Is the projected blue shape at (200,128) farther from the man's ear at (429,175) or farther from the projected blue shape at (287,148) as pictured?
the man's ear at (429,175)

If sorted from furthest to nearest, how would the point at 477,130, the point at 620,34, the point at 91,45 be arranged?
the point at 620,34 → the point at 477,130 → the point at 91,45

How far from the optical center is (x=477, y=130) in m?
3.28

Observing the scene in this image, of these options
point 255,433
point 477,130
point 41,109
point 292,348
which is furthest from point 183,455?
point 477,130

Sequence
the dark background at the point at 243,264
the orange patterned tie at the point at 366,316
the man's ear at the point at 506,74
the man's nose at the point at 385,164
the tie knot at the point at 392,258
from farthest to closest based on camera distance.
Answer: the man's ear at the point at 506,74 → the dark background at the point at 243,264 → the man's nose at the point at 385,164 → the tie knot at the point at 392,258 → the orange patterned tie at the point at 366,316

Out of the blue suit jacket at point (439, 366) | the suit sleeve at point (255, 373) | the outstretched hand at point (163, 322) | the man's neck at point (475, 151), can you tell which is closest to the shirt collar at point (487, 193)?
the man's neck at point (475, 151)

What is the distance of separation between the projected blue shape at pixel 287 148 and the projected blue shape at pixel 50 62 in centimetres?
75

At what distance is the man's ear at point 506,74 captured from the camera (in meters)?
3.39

STATED TASK:
Extract every line of the listing above verbatim, preserving all wording, punctuation, coordinates, and line breaks.

THE RESPONSE:
Is the projected blue shape at (200,128) farther from the man's ear at (429,175) or farther from the projected blue shape at (287,148) as pictured?
the man's ear at (429,175)

If sorted from furthest to nearest, how would the point at 477,130, the point at 620,34, the point at 91,45 be arranged?
the point at 620,34 → the point at 477,130 → the point at 91,45

How far from the optical center is (x=477, y=130) in m?
3.28

Observing the scene in this image, of these options
point 255,433
point 477,130
point 41,109
point 292,348
which is furthest from point 183,455?
point 477,130

Sequence
the dark background at the point at 243,264
the orange patterned tie at the point at 366,316
the man's ear at the point at 506,74
the man's nose at the point at 385,164
the tie knot at the point at 392,258
from farthest to closest based on camera distance.
Answer: the man's ear at the point at 506,74 → the dark background at the point at 243,264 → the man's nose at the point at 385,164 → the tie knot at the point at 392,258 → the orange patterned tie at the point at 366,316

Out of the blue suit jacket at point (439, 366) | the suit sleeve at point (255, 373) | the outstretched hand at point (163, 322) | the man's neck at point (475, 151), can you tell which is closest to the shirt collar at point (487, 193)?
the man's neck at point (475, 151)

What is the distance of separation between the projected blue shape at pixel 287 148 and the projected blue shape at pixel 50 62 in centimetres?
75

At what distance is the man's ear at point 506,74 captured from the camera (in meters)?
3.39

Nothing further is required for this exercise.